> [Passage to read]
## Start
Thursday, June 3, 2010

Medieval Ireland: an example of a libertarian legal system

If you’re lucky to be Irish, you’re lucky enough.
— An Irish proverb

A question is often asked: in an anarcho-libertarian society, how would the courts and legislation function? Murray Rothbard addresses this and many other questions in his book, For a New Liberty. But here I will only quote an example of the libertarianism in Irish society that he provides. It is very interesting to me from both political and historical point of view, as well as because I like Irish culture, music, language (I was a member of Gaelic club in college) and history.

* * *
The most remarkable historical example of a society of libertarian law and courts, however, has been neglected by historians until very recently. And this was also a society where not only the courts and the law were largely libertarian, but where they operated within a purely state-less and libertarian society. This was ancient Ireland — an Ireland which persisted in this libertarian path for roughly a thousand years until its brutal conquest by England in the seventeenth century. And, in contrast to many similarly functioning primitive tribes (such as the Ibos in West Africa, and many European tribes), preconquest Ireland was not in any sense a "primitive" society: it was a highly complex society that was, for centuries, the most advanced, most scholarly, and most civilized in all of Western Europe.
        For a thousand years, then, ancient Celtic Ireland had no State or anything like it. As the leading authority on ancient Irish law has written: "There was no legislature, no bailiffs, no police, no public enforcement of justice . . . . There was no trace of State-administered justice."9
        How then was justice secured? The basic political unit of ancient Ireland was the tuath. All "freemen" who owned land, all professionals, and all craftsmen, were entitled to become members of a tuath. Each tuath's members formed an annual assembly which decided all common policies, declared war or peace on other tuatha, and elected or deposed their "kings." An important point is that, in contrast to primitive tribes, no one was stuck or bound to a given tuath, either because of kinship or of geographical location. Individual members were free to, and often did, secede from a tuath and join a competing tuath. Often, two or more tuatha decided to merge into a single, more efficient unit. As Professor Peden states, "the tuath is thus a body of persons voluntarily united for socially beneficial purposes and the sum total of the landed properties of its members constituted its territorial dimension."10 In short, they did not have the modern State with its claim to sovereignty over a given (usually expanding) territorial area, divorced from the landed property rights of its subjects; on the contrary, tuatha were voluntary associations [p. 232] which only comprised the landed properties of its voluntary members. Historically, about 80 to 100 tuatha coexisted at any time throughout Ireland.
        But what of the elected "king"? Did he constitute a form of State ruler? Chiefly, the king functioned as a religions high priest, presiding over the worship rites of the tuath, which functioned as a voluntary religious, as well as a social and political, organization. As in pagan, pre-Christian, priesthoods, the kingly function was hereditary, this practice carrying over to Christian times. The king was elected by the tuath from within a royal kin-group (the derbfine), which carried the hereditary priestly function. Politically, however, the king had strictly limited functions: he was the military leader of the tuath, and he presided over the tuath assemblies. But he could only conduct war or peace negotiations as agent of the assemblies; and he was in no sense sovereign and had no rights of administering justice over tuath members. He could not legislate, and when he himself was party to a lawsuit, he had to submit his case to an independent judicial arbiter.
## End
> [Goal] Return the part of the passage on medieval Ireland from "If you’re lucky" up to and including "college) and history.", word for word. The records are separate material, apart from the passage on medieval Ireland.

(Records from a data source)
## Start
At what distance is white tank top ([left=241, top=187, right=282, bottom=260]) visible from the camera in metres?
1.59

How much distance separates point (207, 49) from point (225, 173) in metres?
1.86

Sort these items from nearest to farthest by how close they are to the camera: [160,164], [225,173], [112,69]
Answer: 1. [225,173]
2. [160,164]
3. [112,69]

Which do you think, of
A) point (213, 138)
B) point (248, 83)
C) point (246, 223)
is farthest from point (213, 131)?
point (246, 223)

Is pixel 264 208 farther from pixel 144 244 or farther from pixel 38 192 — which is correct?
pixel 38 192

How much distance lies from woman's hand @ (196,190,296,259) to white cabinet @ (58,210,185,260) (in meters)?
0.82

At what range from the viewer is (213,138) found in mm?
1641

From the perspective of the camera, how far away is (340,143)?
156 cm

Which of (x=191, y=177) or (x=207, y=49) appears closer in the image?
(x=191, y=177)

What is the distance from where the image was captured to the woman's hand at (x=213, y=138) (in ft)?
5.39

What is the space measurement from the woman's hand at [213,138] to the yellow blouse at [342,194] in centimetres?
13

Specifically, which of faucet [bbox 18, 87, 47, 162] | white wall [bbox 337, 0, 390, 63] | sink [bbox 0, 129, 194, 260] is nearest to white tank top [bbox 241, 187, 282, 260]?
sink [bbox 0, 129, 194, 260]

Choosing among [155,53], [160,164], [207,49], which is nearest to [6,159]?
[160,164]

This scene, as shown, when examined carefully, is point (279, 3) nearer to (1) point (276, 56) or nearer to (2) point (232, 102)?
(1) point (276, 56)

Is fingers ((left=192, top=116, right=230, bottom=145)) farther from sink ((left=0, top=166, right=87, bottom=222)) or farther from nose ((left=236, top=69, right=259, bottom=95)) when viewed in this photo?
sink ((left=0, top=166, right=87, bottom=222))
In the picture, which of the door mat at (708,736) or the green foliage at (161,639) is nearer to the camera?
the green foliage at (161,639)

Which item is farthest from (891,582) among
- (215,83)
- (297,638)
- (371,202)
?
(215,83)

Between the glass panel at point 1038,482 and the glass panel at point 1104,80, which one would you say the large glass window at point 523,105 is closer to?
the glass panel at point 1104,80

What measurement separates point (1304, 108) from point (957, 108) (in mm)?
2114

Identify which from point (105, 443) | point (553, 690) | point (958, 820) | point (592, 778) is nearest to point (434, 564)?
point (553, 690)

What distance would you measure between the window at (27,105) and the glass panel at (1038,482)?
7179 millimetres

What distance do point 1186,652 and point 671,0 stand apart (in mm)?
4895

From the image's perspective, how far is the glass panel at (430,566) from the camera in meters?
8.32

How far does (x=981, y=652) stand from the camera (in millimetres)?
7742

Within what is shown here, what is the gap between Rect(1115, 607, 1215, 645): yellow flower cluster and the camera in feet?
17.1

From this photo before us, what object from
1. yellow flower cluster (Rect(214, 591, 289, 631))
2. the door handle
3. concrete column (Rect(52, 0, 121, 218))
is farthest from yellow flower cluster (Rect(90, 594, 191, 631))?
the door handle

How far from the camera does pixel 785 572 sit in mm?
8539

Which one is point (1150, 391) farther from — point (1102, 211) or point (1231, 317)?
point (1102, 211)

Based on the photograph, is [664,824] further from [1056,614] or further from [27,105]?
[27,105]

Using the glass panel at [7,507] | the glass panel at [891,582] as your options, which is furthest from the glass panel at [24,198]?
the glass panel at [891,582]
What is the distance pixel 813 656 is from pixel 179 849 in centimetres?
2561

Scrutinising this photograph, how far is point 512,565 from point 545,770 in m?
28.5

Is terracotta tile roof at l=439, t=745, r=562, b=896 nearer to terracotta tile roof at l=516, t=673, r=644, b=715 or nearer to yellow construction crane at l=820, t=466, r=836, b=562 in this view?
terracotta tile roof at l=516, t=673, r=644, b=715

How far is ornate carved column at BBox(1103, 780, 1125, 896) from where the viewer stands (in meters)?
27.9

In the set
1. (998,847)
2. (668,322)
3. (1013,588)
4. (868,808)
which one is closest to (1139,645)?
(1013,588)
## End
> [Result]
If you’re lucky to be Irish, you’re lucky enough.
— An Irish proverb

A question is often asked: in an anarcho-libertarian society, how would the courts and legislation function? Murray Rothbard addresses this and many other questions in his book, For a New Liberty. But here I will only quote an example of the libertarianism in Irish society that he provides. It is very interesting to me from both political and historical point of view, as well as because I like Irish culture, music, language (I was a member of Gaelic club in college) and history.